▸ ABOUT THIS TASK: Continue the passage on the scientific study of music perception, picking up after its final sentence and leaving the material that follows it aside.

▸ SOURCE DOCUMENT:
- - - -

Stimulation of interest in the study of music as a sensory experience has generally been attributed to Helmholtz. But the scientific and technological advances of the past two decades, coupled with concentrated research efforts by music researchers, have resulted in a small but expanding body of studies characterized by measurement of human responses to musical stimuli which have been structured in tightly controlled experimental designs. In contrast to the related science of psychoacoustics—which is concerned with responses to variations of isolated tonal events—the music designs deal with response to contextual music; that is intervals, rhythms, brief melodies, chords, and so forth. These studies frequently borrow both their experimental and analytical designs from psychoacoustics and other related areas in psychology; but as this new field of research grows, it is obvious that unique ways of dealing with musical stimuli and consequential responses will be invented. Needless to say, the study of the perceptual/cognitive relationship of music and man is a young branch of psychology that shows promise as an independent science. Laske provides strong rationale for this new science (see chapters 1-3). He calls it "Psychomusicology," relating it to the established field of psycholinguistics (pp. 24-27).

- - - -

▸ RAW DATA:
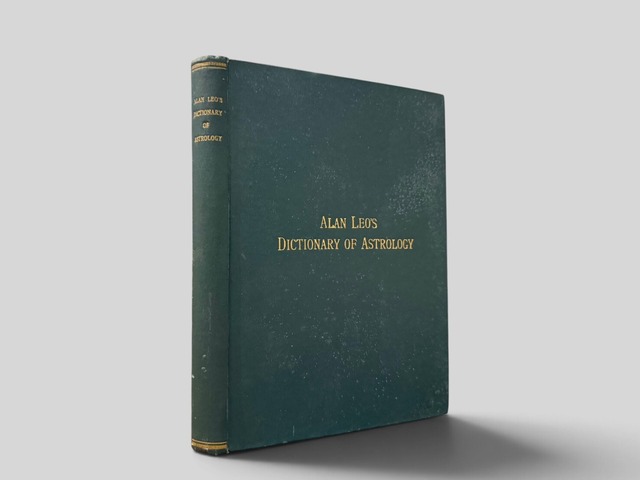 【SOE009】【FIRST EDITION】Alan Leo’s Dictionary of Astrology(1929) /Alan Leo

- - - -

▸ TASK RESULT:
One of psychomusicology's major goals is to contribute, through analyses of how people react to music, to a better understanding of the "mental processes underlying the acquisition and the use of music" (Laske, p. 25). The results of the studies conducted to date, although not numerous or conclusive, are beginning to respond to that goal. It might be appropriate to examine some of the findings in regard to their application in practical music. This article undertakes that task, with an emphasis on the processes of composition and performance. It seems reasonable to pair composers and performers, since they collaborate in bringing the musical message to the listener. But first it is appropriate to examine music as a meaningful message, followed by descriptions of how composers and performers create and recreate that message.
Single pitches are the raw materials from which musical logic is made but individually they have little musical meaning. It is not till two pitches are joined in sequence or simultaneously (melodic and harmonic intervals) that a musical event occurs. Real music unfolds as these events are sequenced in time, stimulating the listener's thought patterns. These patterns are interpreted by the brain as concrete or abstract images with emotional content; it is likely that the listener cannot adequately describe the images with words. Nevertheless the messages conveyed by music are logical and reliable, judging from the fact that entire compositions (or parts of them) can consistently evoke the same images, either for individual listeners or for groups of listeners.
Creation and recreation are constructive processes involving a series of tasks; Figure 1 illustrates a probable sequence of the basic tasks necessary to compose music.
The composer begins with a scheme, an overall plan for writing the music. Within this framework he proceeds to build a logical sequence beginning with intervals (melodic or harmonic) as the basic units, and progresses to the end of a section of music or of an entire composition. Figure 1 shows melodic and harmonic intervals developing through two parallel sequences; undoubtedly the composer travels between the sequences many times as he writes his music. Notice that tonal or atonal structure, tempo, dynamics, instrumentation, etc., are fed into the process at strategic stages.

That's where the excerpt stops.